_Page extract:_
Data Protection & Note keeping
To ensure transparency and accountability written notes are kept by your therapist, these are however, minimal in content and considered an 'aide memoire'. These are stored securely in a locked cabinet for 7 years after therapy has ended. In the event of the therapist being suddenly unavailable an appointed professional executor (Lisa Fairhead) will contact you, she will advise you on accessing alternative services. These are the only two individuals who will have access to your notes.
To enable your contact details to be held by me, in accordance with GDPR, I need your permission to retain your contact details (mobile phone and email address), your signature on this document gives your permission for this information to be retained.
Appointments and breaks
All appointments can be paid for prior to or at each session by cash, by card payment or BACS. If paying by BACS please be aware that your details may appear on bank statements, it is most helpful to put the session date and your initials for clarity (as a reference).
Cancellations made with less than two full working days’ notice will be charged at the full rate, exceptionally, e.g. if you are unwell the fee may be reduced at the therapist’s sole discretion.
If for any reason you do not attend a booked session, you will be contacted as soon as possible, usually within 24 hours, either by telephone, text or email, whichever is your agreed form of communication. This is done to ensure there has not been a misunderstanding about your appointment time and to acknowledge your absence.
If you have agreed breaks with the therapist (e.g. holiday) this time will remain open to you, however, this is only for 4 sessions in any six month period, if there are other breaks a retainer will need to be paid to ensure your session remains available to you
Your therapist will give notice of any breaks they may require in your series of sessions. There is no requirement to pay a retainer during the therapist’s breaks.

_Dataset excerpts:_
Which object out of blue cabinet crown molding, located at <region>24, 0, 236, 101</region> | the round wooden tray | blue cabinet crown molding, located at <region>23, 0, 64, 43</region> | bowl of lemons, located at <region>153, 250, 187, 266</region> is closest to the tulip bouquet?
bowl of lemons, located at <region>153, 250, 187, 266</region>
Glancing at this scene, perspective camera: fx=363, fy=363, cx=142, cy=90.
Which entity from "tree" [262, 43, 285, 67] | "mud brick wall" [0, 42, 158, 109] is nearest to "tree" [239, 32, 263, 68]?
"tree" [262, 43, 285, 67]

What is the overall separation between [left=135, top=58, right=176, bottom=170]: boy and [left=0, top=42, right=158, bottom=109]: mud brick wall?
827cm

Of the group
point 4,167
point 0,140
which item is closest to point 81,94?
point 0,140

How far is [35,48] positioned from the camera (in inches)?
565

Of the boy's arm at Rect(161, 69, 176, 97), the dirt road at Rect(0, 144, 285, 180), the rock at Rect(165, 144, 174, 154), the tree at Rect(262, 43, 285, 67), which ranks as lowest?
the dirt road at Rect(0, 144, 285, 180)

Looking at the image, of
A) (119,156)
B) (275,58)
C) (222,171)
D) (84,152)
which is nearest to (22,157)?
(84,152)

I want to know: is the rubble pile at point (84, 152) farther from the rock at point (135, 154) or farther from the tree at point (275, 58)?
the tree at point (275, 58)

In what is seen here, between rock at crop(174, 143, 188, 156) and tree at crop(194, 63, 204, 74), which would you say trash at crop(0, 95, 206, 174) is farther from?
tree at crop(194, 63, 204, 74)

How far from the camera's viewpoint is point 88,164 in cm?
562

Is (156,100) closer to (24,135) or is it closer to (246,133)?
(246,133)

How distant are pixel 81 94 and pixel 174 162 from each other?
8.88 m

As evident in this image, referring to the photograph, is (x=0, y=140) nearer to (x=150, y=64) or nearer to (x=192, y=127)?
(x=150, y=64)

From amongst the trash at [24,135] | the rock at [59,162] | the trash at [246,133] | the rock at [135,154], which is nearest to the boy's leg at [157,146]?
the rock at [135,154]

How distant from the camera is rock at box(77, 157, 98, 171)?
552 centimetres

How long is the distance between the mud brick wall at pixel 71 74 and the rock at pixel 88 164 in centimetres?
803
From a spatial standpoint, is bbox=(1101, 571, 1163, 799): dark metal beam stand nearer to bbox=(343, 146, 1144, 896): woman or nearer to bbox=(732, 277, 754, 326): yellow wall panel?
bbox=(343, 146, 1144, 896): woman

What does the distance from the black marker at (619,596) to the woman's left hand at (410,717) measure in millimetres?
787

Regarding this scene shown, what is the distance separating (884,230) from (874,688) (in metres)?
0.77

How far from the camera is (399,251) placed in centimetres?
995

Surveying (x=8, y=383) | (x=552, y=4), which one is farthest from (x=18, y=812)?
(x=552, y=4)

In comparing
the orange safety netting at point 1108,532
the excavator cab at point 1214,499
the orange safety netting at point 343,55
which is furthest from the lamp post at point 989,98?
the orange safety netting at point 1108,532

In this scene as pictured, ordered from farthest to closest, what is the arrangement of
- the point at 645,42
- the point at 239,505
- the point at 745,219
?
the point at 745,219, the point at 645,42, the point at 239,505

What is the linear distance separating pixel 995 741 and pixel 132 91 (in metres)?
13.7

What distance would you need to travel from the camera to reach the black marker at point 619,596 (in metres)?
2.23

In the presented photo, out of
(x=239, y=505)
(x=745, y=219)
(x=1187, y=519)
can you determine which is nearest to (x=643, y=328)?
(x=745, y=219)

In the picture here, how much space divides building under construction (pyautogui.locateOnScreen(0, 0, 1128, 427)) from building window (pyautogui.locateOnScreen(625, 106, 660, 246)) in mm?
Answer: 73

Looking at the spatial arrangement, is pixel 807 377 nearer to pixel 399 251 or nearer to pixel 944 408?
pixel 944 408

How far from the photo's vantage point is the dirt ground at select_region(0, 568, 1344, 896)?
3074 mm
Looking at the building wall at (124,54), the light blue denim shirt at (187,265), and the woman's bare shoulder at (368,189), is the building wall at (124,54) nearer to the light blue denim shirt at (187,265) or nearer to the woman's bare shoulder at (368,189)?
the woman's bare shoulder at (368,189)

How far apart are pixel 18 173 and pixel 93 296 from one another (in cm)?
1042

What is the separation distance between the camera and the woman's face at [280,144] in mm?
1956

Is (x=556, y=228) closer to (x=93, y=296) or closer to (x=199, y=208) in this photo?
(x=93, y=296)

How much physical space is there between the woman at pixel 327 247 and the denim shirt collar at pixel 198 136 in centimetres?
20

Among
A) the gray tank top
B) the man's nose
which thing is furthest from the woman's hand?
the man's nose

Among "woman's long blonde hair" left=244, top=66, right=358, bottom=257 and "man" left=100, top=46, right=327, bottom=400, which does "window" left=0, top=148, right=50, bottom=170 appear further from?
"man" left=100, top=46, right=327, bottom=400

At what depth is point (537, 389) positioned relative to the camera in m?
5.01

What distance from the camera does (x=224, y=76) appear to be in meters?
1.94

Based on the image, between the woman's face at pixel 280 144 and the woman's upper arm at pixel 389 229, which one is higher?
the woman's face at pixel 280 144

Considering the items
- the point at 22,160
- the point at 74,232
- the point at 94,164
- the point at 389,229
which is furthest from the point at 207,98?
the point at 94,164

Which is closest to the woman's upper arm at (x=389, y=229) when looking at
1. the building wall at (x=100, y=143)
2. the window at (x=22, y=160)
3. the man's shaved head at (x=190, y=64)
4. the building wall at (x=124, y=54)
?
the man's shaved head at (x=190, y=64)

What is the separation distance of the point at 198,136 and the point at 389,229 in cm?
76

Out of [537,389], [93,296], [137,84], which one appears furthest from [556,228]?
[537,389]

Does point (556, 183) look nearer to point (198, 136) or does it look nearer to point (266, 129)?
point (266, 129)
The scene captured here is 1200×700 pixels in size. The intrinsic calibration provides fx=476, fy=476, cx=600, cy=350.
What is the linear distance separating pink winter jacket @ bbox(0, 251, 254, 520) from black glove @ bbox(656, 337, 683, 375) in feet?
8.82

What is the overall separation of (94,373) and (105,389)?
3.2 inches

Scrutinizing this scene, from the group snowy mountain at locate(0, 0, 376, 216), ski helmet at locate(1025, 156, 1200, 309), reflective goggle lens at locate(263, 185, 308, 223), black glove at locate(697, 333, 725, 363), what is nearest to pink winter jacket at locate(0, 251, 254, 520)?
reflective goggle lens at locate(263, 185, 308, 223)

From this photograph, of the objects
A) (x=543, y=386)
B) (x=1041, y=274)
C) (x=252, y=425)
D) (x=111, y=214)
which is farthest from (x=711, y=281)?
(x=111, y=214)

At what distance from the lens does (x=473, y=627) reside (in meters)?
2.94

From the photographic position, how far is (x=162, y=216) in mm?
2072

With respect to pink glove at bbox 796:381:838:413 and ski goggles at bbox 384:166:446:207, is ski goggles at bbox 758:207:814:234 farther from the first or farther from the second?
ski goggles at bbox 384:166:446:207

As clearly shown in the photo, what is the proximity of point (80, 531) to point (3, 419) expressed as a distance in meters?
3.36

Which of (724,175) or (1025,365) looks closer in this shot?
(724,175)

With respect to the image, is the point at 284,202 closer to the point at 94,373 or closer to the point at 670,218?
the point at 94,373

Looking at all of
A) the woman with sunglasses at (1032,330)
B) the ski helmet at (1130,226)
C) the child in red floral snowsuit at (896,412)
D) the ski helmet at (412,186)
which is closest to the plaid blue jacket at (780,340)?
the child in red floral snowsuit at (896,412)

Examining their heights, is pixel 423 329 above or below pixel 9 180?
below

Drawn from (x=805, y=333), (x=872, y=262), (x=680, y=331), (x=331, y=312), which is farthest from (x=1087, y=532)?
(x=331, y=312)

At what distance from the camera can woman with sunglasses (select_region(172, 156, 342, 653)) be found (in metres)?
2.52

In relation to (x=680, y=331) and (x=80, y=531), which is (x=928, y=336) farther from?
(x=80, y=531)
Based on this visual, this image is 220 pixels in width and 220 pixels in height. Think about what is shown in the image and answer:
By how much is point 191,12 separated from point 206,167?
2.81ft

_Assignment:_ Translate this sentence from the therapy terms text into Spanish: "Your therapist will give notice of any breaks they may require in your series of sessions."

_Your solution:_ Su terapeuta avisará con antelación de cualquier pausa que pueda necesitar en su serie de sesiones.